BIOCOM already has the credibility and reach to do that, it just needs to evolve for the digital age. That’s what we plan to do.
For us, that means maintaining the respected print editions of transkript and European Biotechnology Magazine while pairing them with a stronger digital presence, more cross-European coverage, and fresh editorial formats.
What we’re bringing to the table
As part of this new chapter, we’re also merging two of my ventures — The Science Marketer and Biotech Snap — into the BIOCOM portfolio.
Launched in 2023, The Science Marketer began as my personal newsletter and blog about science communication and marketing. Over time, it grew into a small but vibrant community of professionals who care about how science is communicated to the world. It’s both a publication and my own one-man consultancy, helping life-science companies find their voice.
Then, in 2025, I launched Biotech Snap, a daily biotech news briefing built for how people actually consume content today. Short, sharp, and useful. The idea was to help biotech professionals stay informed in five minutes or less, without information overload.
Both projects will now become part of BIOCOM’s media family. My consulting activities will also merge with the existing corporate communication services of BIOCOM and bring even more value to our clients.
That might sound like a small change, but strategically, it’s huge. It means BIOCOM will no longer be just a traditional publisher, it will be a multi-platform media group, blending long-form journalism, daily briefings, and practical insights for marketers and communicators.
In other words, we’re connecting the dots between biotech reporting, industry intelligence, and communication strategy.
The mission that drives us
At the heart of this move is a belief I’ve held for years: good journalism helps industries progress.
When reporting is rigorous, it fosters accountability. When storytelling is compelling, it builds understanding. And when information flows freely, innovation accelerates.
Biotech, perhaps more than any other field, needs this kind of journalism. It’s an industry built on trust between scientists, investors, regulators, and the public. Without clear, independent voices explaining what’s happening and why it matters, that trust can erode.
Our mission is to ensure that doesn’t happen.
We want BIOCOM to be the place where Europe’s biotech stories are told with depth, clarity, and context, and where new voices can emerge. Whether it’s a breakthrough from a university spin-off in Denmark, a new manufacturing hub in Austria, or a bold policy initiative in Brussels, these stories deserve to be heard.
Where we go from here
So, what happens next?
In the short term, nothing dramatic, and that’s intentional. All of BIOCOM’s existing publications will continue as usual in the short term, with the same editorial teams and production schedules. We want to ensure continuity and stability.

(Collected data)
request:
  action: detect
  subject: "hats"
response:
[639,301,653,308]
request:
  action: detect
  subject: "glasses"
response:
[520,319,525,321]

◆ What to do:
a - Please turn the paragraph in the BIOCOM text that begins "Then, in 2025, I launched Biotech Snap" into a short bulleted list that keeps its main facts.
b - According to the BIOCOM text, which two print editions will be maintained alongside a stronger digital presence?

◆ Results for each task:
a -
- Biotech Snap launched in 2025.
- It is a daily biotech news briefing built for how people consume content today.
- It aims to be short, sharp and useful.
- Its goal is to keep biotech professionals informed in five minutes or less, without information overload.

b - Transkript and European Biotechnology Magazine.